Use pass phrases instead of passwords.
This is because most people, when asked to choose a password, select some simple common word. This can be cracked by a program that uses a dictionary to try out passwords on a system. The term pass phrase is used to urge people to at least use several unrelated words in sequence as the pass phrase.

Never send payment information via email.
Unlike secure web sites that protect your private data, email-or any other exchange of information over the Internet is not fully protected from being read by outside parties.

Use the latest version of your browser and email program.
Up-to-date browsers contain the latest security technology.

Know your network.
Ask your email provider, ISP, and network administrator (if you have one) to explain what sort of security arrangements they have made.

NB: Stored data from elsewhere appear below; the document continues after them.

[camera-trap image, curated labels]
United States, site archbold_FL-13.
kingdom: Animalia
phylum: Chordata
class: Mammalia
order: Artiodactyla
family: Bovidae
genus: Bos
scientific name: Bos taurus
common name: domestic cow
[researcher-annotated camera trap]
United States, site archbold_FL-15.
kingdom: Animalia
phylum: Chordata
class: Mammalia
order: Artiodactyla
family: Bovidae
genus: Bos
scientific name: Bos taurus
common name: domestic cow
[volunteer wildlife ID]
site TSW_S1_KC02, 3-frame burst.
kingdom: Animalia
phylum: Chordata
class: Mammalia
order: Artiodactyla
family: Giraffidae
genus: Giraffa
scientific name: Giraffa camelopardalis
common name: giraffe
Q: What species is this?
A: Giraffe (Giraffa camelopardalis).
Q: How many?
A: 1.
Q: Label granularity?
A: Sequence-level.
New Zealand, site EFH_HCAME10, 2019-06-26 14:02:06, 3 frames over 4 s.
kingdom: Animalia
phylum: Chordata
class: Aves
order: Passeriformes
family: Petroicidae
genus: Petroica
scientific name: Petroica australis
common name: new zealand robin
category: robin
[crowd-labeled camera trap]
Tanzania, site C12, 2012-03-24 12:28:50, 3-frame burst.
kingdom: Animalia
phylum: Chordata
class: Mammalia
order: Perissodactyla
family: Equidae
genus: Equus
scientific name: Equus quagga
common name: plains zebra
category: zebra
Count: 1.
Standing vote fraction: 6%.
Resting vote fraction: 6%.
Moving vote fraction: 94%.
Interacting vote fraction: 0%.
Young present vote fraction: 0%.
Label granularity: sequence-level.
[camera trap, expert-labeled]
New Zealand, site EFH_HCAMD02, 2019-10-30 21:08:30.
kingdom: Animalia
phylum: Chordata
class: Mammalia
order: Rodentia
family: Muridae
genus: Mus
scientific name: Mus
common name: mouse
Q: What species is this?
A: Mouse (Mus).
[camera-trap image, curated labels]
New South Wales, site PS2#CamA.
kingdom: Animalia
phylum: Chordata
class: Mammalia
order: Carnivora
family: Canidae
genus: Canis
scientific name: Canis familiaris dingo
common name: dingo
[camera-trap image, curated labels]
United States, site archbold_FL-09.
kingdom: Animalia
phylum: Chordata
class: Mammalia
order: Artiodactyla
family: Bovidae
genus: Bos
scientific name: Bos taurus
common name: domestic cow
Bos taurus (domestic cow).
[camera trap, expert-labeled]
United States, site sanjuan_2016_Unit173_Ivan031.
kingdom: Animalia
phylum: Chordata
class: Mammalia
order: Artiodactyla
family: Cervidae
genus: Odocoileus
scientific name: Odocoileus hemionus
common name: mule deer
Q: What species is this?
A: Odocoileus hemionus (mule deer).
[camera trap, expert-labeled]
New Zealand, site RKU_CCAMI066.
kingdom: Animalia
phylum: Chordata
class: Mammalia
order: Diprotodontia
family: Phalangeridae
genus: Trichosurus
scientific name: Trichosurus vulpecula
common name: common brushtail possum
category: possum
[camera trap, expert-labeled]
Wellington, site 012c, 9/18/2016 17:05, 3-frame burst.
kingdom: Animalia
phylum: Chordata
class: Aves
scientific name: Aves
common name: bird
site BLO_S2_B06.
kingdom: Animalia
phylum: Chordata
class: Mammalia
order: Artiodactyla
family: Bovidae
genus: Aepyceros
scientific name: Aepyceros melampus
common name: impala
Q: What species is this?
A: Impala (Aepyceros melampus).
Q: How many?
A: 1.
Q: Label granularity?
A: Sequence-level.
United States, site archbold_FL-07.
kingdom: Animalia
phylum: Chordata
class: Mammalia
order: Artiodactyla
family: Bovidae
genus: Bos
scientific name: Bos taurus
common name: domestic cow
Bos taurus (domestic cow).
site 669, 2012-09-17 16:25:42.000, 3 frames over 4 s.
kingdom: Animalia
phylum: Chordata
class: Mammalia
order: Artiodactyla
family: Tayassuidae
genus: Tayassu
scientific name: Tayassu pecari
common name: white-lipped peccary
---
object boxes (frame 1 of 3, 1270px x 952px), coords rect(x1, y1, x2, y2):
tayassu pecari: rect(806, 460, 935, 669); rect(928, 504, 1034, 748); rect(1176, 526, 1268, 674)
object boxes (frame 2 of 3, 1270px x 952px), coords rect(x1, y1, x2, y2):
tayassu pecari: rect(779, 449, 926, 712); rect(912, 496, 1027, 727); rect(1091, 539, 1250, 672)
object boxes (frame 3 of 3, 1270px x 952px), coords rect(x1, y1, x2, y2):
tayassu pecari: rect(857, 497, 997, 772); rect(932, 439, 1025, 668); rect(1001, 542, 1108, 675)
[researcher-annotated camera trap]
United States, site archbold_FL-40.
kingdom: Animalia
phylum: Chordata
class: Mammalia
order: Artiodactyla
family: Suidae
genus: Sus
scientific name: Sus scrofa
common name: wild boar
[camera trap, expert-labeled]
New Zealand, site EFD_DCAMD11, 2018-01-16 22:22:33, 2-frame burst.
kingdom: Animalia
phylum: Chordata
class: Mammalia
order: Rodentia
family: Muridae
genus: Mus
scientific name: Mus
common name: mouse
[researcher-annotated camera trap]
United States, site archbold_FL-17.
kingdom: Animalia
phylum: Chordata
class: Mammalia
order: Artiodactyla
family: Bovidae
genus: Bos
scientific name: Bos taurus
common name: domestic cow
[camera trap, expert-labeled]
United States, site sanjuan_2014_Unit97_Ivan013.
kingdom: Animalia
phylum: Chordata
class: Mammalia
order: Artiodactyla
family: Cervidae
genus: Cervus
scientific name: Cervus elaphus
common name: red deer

Don't open suspicious attachments.
If someone you don't know sends you an email with an attachment, don't open the attachment. Though email messages themselves can't infect your computer with a virus, infected attachments can.

Don't respond to spam.
Responding to spam lets the sender know that you have an active, valid email address. Ignore the spam and delete it, or forward it to the customer service department of the sender's email provider.

Log out of your email account.
If you use a web-based email program, don't just point your browser to a new page; log out of your webmail. If you are using a public terminal (such as an Internet café), close the browser before you leave.

Trust your instincts.
Be cautious about sharing personal information with anyone you meet through the Internet. Do not respond to any messages that ask you for your password, even if they appear to be from someone in authority.